→ CONSIGNES ÉCRITES
(a) Pouvez-vous citer le passage du texte sur la diffusion des connaissances qui s'ouvre sur les mots « Avec la toile, de » et se clôt sur « diffusion des savoirs. » ?
(b) Comptez les lignes des entrées où figure la chaîne « covered » : combien y en a-t-il ? Indiquez seulement le nombre.

→ TEXTE FOURNI
Avec la toile, de nouveaux outils de e-KM ("electronic Knowledge Management") - permettant de formaliser plus ou moins rigoureusement des connaissances - apparaissent et proposent de nouvelles modalités de diffusion des connaissances profanes. Revue de leurs caractéristiques après un rapide tour historique des progrès humains dans la diffusion des savoirs.
Introduction
Fig. 1 : Métaphore de l'Arbre de la Connaissance |
Formaliser et diffuser la connaissance a toujours été une préoccupation centrale de l'Humanité.
Initialement monopolisée par les sorciers, les mages, les druides, les
marabouts, ... la connaissance se transmit d'abord de manière orale, de
génération en génération, avant une 1ère rupture majeure dans sa
diffusion avec l'invention de l'écriture
par les Egyptiens et les Sumériens vers -3 400 BC. Pour la 1ère fois,
la connaissance pouvait se diffuser en sautant les générations, pourvu
que la génération apprenante accède aux écrits de la génération
diffusante.

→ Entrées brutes
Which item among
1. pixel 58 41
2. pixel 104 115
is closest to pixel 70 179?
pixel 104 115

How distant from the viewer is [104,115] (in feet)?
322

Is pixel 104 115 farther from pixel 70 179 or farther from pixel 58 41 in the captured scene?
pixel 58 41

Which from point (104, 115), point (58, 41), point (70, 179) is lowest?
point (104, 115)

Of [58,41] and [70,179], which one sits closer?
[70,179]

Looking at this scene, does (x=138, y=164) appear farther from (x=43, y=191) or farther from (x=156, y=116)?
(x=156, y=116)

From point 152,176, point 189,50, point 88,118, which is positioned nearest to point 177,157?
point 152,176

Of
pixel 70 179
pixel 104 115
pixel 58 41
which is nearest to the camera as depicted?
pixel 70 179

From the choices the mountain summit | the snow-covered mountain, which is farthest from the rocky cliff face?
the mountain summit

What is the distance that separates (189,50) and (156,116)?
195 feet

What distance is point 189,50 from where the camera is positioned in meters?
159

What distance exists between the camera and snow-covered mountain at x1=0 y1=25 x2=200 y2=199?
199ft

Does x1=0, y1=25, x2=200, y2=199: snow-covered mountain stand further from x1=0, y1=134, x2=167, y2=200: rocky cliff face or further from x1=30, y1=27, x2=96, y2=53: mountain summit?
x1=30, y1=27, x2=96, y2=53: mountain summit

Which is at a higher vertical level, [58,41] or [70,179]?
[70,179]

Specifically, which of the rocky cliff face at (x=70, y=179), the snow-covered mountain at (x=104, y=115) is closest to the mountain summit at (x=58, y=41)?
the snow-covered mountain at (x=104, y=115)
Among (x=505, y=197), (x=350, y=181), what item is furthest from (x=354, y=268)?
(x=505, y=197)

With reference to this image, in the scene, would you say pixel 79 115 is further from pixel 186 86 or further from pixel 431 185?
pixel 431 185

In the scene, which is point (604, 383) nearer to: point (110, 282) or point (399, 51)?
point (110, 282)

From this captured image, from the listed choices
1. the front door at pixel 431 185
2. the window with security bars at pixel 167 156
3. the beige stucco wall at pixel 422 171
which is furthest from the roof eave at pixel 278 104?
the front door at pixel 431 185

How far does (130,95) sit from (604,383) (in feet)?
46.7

→ RÉPONSES RÉDIGÉES
(a)
Avec la toile, de nouveaux outils de e-KM ("electronic Knowledge Management") - permettant de formaliser plus ou moins rigoureusement des connaissances - apparaissent et proposent de nouvelles modalités de diffusion des connaissances profanes. Revue de leurs caractéristiques après un rapide tour historique des progrès humains dans la diffusion des savoirs.

(b) 5